**WHAT TO DO:** Name every cancer type that the abstract on cGAS/STING signaling lists among its 15 immunotherapy cohorts.

*** Opening of EXCERPT TO READ ***

Clinical and molecular implications of cGAS/STING signaling in checkpoint inhibitor immunotherapy

Recent studies reported that cytoplasmic dsDNA-induced activation of cyclic GMP-AMP synthase (cGAS)/stimulator of interferon genes (STING) signaling has tremendous potential for antitumor immunity by inducing the production of type I Interferon (IFN), resulting in activation of both innate and adaptive immunity. However, the potential role of STING signaling in modulating immunological checkpoint inhibitor (CPI) therapeutic efficacy remains unexplored. In this research, we employed the single-sample gene set enrichment analysis (ssGSEA) algorithm to calculate the enrichment score of STING signaling across 15 immunotherapy cohorts, including melanoma, lung, stomach, urothelial, and renal cancer. Logistic and Cox regression models were utilized to investigate the association between STING signaling and checkpoint inhibitor therapeutic response. Furthermore, we evaluated the tumor immunogenicity of STING1 molecule expression in the Cancer Genome Atlas (TCGA) pan-cancer datasets. STING signaling was associated with improved immune response in the Mariathasan2018_PD-L1, Gide2019_combined, Jung2019_PD-1/L1, and Gide2019_PD-1 datasets and with prolonged overall survival in the Gide2019_PD-1, Nathanson2017_post, Jung2019_PD-1/L1, and Mariathasan2018_PD-L1 datasets. However, the Braun_2020_PD-1 cohort exhibited worse prognosis outcomes in the high STING signaling subgroup. Our study extended the molecular knowledge of STING signaling activation in regulating the antitumor immune response and provided clinical clues about the combination treatments of STING agonists and CPIs for improving tumor therapeutic efficacy.

*** Close of EXCERPT TO READ ***
*** Opening of DATASET CONTENT ***

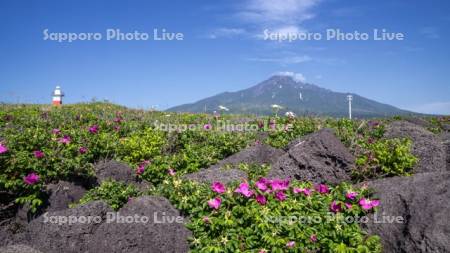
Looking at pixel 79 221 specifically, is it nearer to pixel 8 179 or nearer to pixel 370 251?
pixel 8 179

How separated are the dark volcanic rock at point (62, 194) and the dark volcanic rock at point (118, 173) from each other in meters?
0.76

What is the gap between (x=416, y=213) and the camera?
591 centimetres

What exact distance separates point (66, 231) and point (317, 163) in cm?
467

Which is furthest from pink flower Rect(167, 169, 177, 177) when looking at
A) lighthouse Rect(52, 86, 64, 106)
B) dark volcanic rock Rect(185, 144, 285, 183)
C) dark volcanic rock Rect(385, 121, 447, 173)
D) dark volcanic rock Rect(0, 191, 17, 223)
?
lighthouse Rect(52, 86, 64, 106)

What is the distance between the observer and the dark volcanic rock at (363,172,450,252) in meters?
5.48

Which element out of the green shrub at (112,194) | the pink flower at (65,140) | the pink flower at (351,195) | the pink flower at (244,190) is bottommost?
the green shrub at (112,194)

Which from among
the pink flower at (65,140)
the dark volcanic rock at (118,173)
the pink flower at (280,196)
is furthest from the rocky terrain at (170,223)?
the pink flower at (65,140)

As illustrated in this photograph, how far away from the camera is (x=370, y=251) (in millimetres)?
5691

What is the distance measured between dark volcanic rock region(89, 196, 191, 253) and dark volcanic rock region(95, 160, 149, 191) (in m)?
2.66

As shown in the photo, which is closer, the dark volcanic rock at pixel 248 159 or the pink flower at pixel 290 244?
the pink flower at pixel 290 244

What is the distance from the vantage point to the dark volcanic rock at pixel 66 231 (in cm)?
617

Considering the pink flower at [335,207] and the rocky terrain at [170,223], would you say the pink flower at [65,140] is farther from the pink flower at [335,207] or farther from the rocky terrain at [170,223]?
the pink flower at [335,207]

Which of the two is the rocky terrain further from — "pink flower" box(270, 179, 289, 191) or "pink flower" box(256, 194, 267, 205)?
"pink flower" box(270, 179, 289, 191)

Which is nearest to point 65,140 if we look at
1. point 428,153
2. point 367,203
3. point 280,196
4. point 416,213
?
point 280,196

*** Close of DATASET CONTENT ***
*** Opening of DATASET CONTENT ***

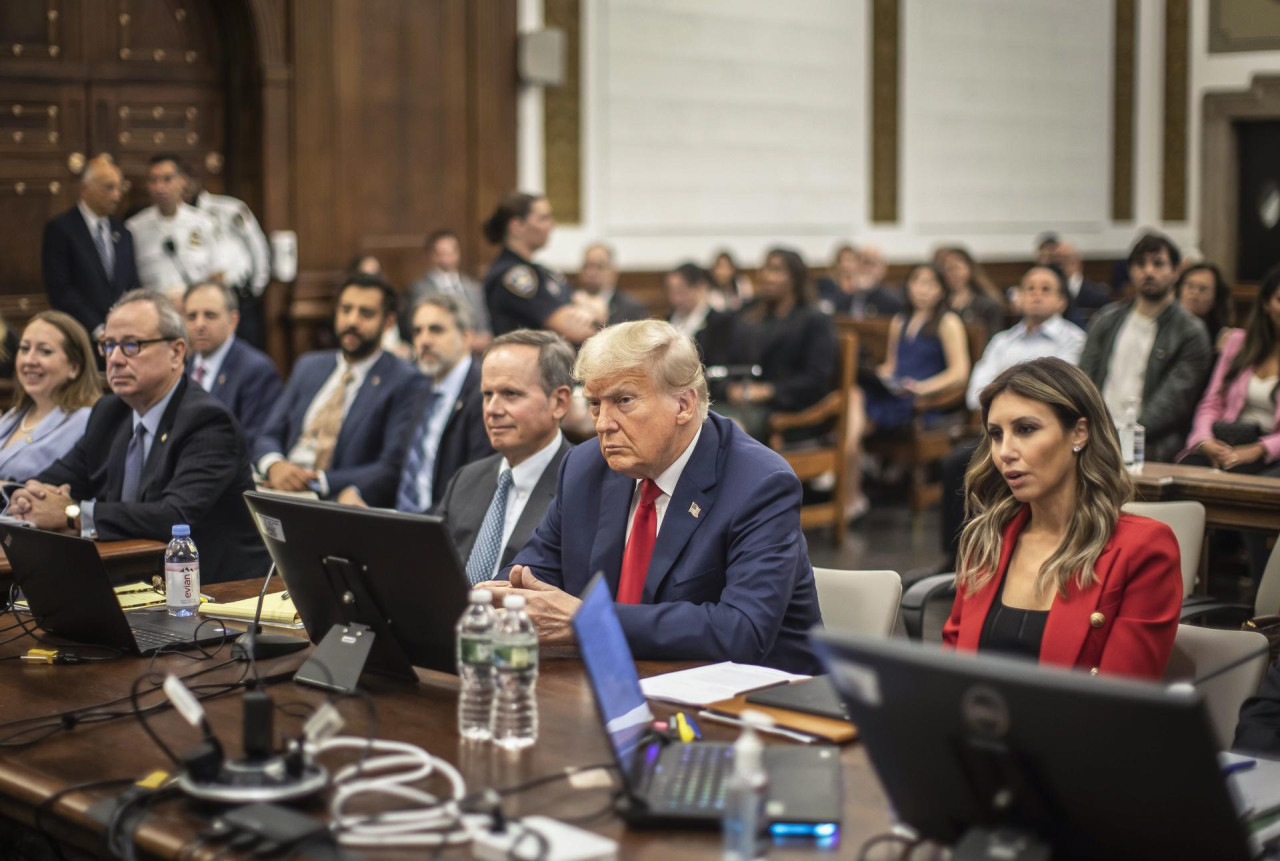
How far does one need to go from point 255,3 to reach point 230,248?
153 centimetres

*** Close of DATASET CONTENT ***
*** Opening of DATASET CONTENT ***

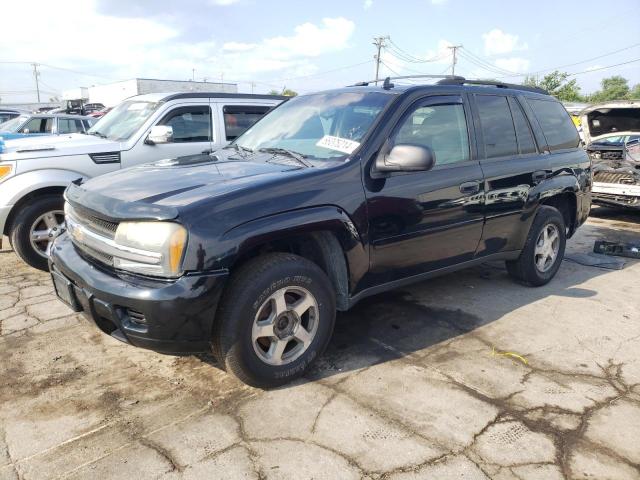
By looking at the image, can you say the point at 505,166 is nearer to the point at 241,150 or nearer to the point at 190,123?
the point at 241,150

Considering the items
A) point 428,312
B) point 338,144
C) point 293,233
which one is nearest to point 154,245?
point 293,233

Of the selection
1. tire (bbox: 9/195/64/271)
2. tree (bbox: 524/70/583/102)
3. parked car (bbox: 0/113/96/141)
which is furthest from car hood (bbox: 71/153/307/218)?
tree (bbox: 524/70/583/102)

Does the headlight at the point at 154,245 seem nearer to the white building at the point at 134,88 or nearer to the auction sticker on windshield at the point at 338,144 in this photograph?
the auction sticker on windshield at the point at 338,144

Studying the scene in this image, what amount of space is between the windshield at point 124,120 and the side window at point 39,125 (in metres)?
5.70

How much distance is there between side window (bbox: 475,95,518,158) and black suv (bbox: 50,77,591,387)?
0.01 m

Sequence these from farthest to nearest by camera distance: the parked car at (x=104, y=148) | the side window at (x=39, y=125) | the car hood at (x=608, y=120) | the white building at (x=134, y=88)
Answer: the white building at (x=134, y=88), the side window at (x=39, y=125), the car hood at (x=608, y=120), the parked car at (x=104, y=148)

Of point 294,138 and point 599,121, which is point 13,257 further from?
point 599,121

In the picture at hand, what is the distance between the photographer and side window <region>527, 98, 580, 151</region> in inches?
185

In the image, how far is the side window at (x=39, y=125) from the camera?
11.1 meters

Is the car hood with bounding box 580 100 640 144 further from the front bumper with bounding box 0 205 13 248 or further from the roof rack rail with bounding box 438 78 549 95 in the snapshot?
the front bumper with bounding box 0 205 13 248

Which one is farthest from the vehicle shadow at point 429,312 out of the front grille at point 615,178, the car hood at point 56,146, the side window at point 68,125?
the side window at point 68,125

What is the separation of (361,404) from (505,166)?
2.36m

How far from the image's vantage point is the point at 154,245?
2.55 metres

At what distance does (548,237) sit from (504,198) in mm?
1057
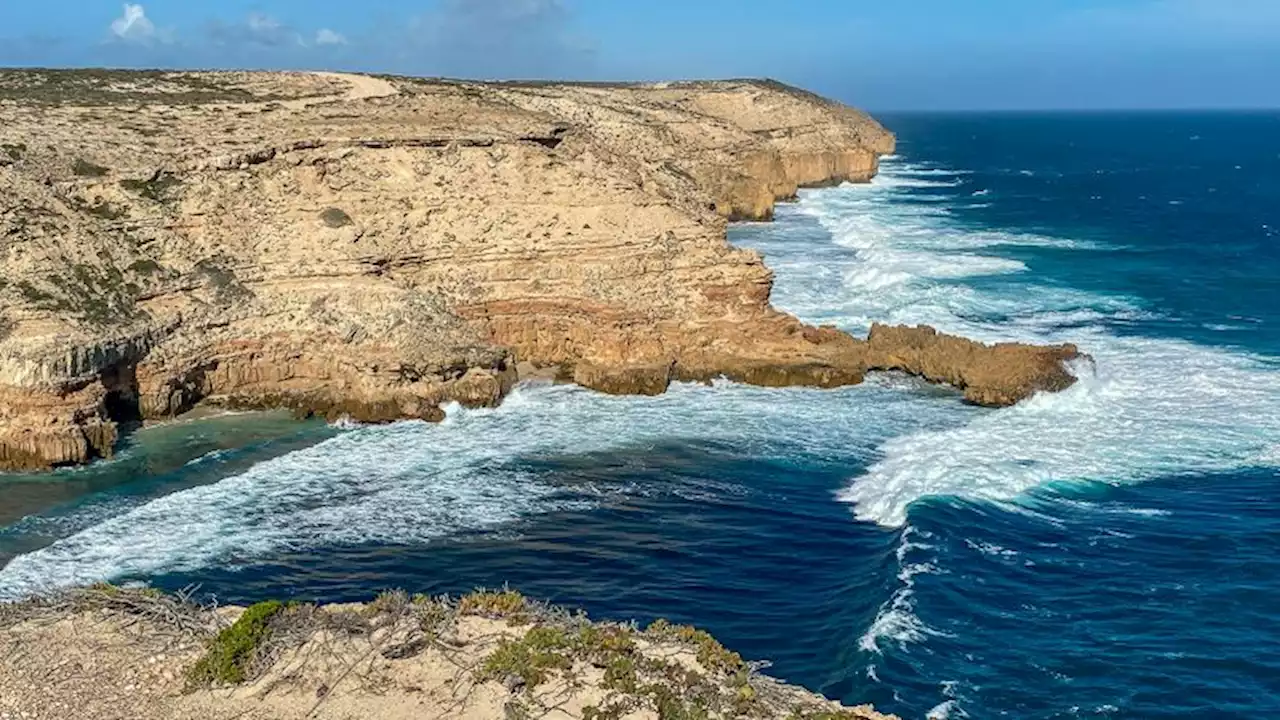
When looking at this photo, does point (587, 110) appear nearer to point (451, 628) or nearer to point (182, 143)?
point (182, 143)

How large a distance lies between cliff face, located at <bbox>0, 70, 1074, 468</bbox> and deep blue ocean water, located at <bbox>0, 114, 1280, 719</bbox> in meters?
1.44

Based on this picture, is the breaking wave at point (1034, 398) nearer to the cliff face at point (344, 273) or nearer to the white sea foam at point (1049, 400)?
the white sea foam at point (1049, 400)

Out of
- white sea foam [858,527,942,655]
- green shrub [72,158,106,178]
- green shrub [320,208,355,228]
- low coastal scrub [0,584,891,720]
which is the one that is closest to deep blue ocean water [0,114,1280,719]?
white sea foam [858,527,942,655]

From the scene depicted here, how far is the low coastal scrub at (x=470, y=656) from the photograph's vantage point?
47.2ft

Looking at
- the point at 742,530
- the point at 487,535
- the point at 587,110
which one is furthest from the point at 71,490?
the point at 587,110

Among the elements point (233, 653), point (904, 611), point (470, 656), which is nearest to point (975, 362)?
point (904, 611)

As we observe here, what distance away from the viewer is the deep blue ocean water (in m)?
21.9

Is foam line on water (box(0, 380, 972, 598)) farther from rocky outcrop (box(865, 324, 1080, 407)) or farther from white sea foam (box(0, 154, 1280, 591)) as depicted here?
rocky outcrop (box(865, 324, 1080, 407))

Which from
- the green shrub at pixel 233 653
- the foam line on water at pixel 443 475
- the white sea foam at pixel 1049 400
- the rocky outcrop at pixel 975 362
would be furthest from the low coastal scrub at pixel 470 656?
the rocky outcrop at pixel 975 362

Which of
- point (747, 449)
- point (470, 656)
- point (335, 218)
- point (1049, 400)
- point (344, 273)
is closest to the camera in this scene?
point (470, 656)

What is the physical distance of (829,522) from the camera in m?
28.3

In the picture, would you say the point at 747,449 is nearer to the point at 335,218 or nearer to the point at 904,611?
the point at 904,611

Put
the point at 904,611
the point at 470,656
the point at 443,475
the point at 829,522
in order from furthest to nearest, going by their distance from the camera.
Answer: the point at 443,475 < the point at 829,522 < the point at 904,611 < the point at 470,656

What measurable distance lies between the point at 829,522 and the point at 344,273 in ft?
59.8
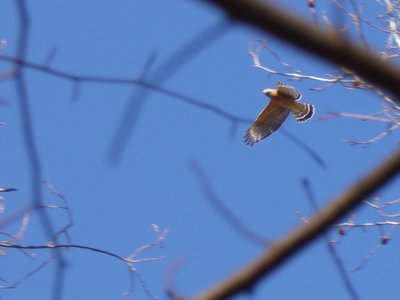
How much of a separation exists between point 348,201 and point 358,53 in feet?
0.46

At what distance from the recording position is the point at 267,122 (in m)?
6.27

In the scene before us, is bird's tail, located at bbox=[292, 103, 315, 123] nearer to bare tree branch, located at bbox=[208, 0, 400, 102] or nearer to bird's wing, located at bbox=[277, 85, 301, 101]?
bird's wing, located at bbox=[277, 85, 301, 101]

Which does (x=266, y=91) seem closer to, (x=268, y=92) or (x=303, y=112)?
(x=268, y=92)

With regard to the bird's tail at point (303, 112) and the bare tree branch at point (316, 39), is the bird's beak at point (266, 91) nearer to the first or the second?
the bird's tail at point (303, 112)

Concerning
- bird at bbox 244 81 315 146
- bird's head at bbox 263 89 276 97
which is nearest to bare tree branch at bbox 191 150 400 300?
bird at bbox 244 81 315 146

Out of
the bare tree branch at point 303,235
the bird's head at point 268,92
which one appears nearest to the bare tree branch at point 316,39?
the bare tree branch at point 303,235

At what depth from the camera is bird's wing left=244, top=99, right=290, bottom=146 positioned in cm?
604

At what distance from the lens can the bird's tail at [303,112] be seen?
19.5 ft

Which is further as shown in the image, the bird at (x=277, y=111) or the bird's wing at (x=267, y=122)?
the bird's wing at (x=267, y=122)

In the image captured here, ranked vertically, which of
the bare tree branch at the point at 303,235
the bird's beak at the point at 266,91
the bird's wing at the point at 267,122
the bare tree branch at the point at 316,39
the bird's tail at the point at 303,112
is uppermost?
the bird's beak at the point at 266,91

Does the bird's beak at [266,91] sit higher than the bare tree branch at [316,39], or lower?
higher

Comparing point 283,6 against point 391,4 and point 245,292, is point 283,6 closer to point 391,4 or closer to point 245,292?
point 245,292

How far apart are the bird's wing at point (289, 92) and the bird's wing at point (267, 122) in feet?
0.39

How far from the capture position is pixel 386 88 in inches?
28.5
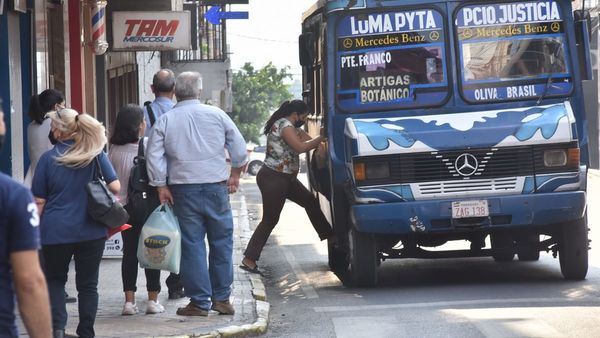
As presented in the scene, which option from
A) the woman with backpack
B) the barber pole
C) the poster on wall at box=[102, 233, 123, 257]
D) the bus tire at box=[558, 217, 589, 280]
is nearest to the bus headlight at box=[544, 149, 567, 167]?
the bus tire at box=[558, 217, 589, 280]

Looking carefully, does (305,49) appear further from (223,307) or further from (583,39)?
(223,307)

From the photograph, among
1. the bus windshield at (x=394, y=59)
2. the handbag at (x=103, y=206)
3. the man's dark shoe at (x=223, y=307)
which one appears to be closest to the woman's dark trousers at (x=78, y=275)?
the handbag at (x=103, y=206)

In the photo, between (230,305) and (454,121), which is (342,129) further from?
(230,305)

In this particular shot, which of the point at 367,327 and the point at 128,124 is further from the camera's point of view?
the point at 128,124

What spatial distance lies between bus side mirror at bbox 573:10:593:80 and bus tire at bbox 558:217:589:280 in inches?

*** Close of DATASET CONTENT ***

**OUTPUT:** Melanoma, lung, stomach, urothelial, and renal cancer.